One thing that I've always hoped would happen (but hasn't yet) is that new,
advanced languages would be able to do things that are not merely difficult
or tedious in existing languages, but well-nigh impossible.  In that case,
and assuming what they do is valuable to industry, I think industry types
would rush to hire pointy-headed academics who know about monads and
continuations etc., simply because that's the only way the job is going to
get done.  

To choose an example: let's say that someone invents a programming language
Foo that has the property that programs in Foo can be automatically
verified for correctness before use (this is of course a long-standing holy
grail of the programming languages field, but never mind).  Let's say that
programming in Foo requires abstruse knowledge of category theory,
hyper-monads, supercombinators and ultra-continuations that very few people
have, but that is essential in order to give Foo the property of
verifiability.  Now suppose that you need software for air traffic control.

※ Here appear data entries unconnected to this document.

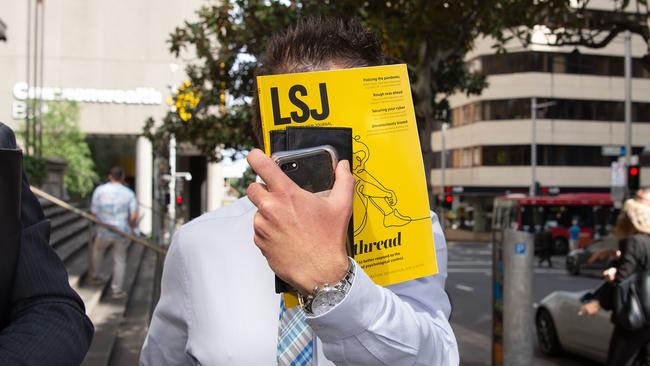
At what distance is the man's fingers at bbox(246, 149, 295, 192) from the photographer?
99 cm

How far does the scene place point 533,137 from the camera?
47000 mm

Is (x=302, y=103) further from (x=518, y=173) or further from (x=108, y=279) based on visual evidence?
(x=518, y=173)

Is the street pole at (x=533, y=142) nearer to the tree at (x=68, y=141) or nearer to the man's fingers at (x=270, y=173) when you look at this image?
the tree at (x=68, y=141)

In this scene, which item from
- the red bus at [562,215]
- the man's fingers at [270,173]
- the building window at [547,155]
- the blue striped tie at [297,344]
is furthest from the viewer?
the building window at [547,155]

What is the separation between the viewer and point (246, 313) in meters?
1.44

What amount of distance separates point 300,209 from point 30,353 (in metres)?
0.49

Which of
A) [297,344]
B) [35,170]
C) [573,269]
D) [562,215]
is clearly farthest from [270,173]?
[562,215]

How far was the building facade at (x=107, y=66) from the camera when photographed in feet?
123

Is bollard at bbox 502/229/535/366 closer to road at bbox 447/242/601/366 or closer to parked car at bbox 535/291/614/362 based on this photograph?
road at bbox 447/242/601/366

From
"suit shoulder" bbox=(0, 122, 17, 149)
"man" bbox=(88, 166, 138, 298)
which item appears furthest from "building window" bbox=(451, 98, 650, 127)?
"suit shoulder" bbox=(0, 122, 17, 149)

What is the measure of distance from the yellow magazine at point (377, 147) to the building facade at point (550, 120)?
4885 centimetres

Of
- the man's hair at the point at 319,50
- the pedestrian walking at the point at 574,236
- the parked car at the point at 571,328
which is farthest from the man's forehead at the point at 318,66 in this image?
the pedestrian walking at the point at 574,236

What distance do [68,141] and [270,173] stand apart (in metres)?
38.8

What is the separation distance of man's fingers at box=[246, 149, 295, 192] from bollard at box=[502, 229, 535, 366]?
607 centimetres
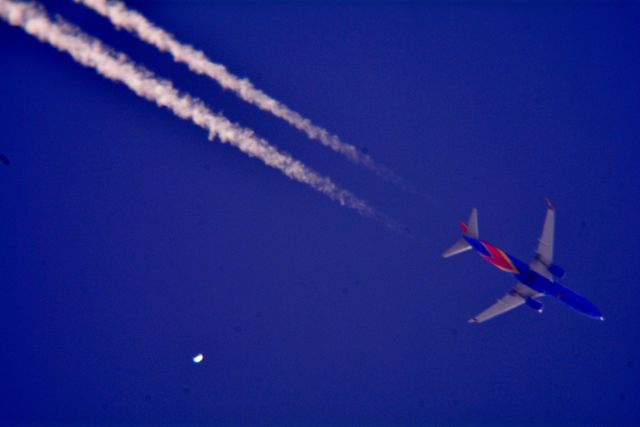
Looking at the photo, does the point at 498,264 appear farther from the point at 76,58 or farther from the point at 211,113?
the point at 76,58

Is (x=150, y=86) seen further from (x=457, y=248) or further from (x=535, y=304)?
(x=535, y=304)

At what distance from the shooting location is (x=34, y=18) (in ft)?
50.2

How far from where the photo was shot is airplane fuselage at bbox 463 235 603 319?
17.2 metres

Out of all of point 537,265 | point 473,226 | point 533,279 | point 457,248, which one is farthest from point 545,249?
point 457,248

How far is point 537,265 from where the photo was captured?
696 inches

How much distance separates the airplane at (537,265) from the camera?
1719cm

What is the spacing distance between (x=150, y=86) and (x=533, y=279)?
50.0 feet

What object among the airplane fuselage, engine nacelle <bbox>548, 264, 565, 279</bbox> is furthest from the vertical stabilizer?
engine nacelle <bbox>548, 264, 565, 279</bbox>

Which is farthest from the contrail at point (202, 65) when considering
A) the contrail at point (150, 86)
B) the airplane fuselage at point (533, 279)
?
the airplane fuselage at point (533, 279)

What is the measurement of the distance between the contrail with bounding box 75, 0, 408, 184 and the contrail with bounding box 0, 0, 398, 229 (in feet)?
3.20

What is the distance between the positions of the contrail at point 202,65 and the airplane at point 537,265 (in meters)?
5.25

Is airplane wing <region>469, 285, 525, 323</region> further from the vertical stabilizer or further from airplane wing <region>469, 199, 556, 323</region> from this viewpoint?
the vertical stabilizer

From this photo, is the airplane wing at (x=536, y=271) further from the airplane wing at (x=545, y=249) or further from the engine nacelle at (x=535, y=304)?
the engine nacelle at (x=535, y=304)

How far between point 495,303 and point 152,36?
15.9 m
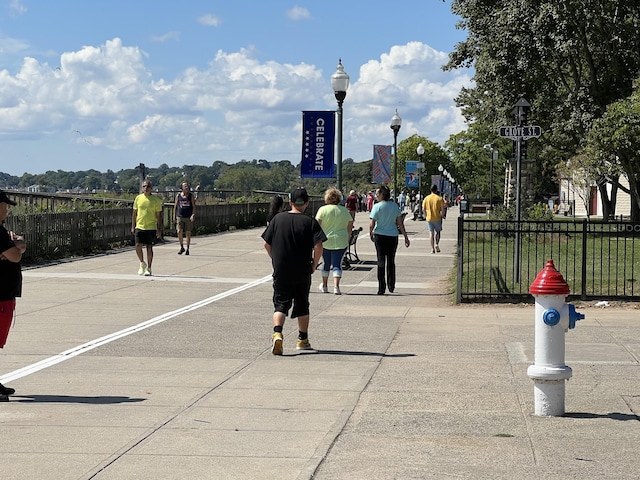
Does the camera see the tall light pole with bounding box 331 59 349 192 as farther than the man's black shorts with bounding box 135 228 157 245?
Yes

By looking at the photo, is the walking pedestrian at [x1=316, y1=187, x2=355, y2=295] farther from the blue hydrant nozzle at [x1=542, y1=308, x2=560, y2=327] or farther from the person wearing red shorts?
the blue hydrant nozzle at [x1=542, y1=308, x2=560, y2=327]

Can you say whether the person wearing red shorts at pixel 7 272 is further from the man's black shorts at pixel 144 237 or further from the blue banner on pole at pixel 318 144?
the blue banner on pole at pixel 318 144

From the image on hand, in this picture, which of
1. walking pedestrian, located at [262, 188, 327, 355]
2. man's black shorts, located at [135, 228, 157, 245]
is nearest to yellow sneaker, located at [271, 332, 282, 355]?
walking pedestrian, located at [262, 188, 327, 355]

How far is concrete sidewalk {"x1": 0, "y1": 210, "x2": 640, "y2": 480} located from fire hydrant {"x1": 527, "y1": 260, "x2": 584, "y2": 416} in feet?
0.52

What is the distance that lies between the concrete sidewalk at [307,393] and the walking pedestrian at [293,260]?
452 mm

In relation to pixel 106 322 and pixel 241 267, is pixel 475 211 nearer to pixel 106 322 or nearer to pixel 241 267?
pixel 241 267

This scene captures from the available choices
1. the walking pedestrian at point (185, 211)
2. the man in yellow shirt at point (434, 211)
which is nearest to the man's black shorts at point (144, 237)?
the walking pedestrian at point (185, 211)

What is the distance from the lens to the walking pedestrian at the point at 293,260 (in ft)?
35.9

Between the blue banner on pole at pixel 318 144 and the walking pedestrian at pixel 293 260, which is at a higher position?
the blue banner on pole at pixel 318 144

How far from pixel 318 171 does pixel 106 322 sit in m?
11.1

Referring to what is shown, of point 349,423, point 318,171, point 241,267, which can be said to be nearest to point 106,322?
point 349,423

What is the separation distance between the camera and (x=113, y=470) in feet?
20.2

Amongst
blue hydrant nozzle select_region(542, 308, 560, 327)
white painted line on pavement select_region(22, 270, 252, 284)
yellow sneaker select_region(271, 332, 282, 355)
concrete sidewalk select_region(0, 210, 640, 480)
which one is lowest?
concrete sidewalk select_region(0, 210, 640, 480)

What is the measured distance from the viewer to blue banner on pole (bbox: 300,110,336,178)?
2344 cm
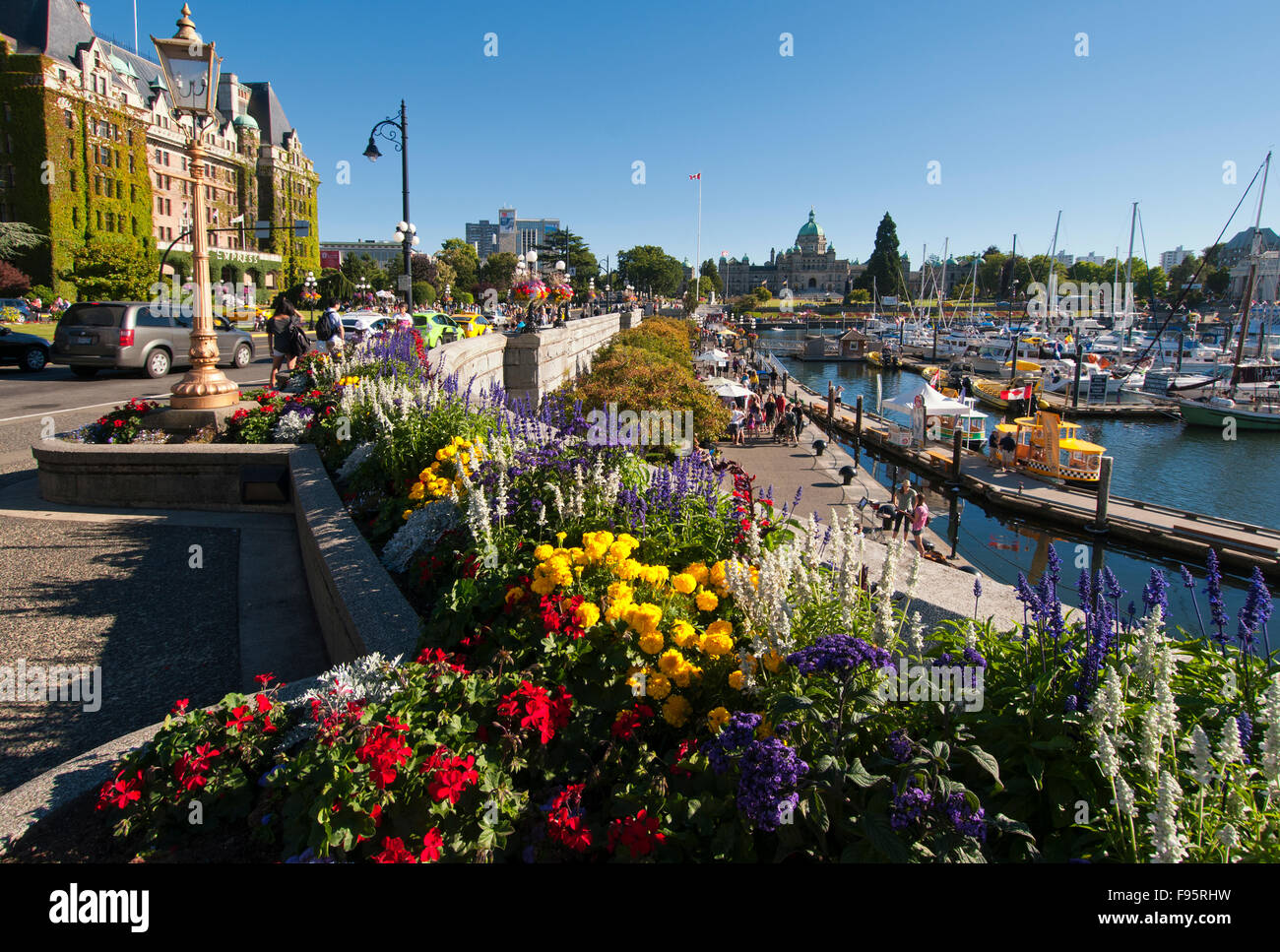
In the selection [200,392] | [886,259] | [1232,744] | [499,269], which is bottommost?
[1232,744]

If the software fails, people could die.  Are you going to hire a Foo
programmer or a C++ programmer?  I think in cases like this the Foo
programmer is the clear choice, because what he/she produces simply can't
be produced by the C++ programmer in any practical sense.

The fact that sophisticated languages haven't caught on in industry is
largely a function of the fact that what they do can also be done (however
more tediously) with more conventional languages.  The increase in
productivity for the top 1% of programmers isn't enough to justify them in
the eyes of a manager, and I'm not sure I blame them.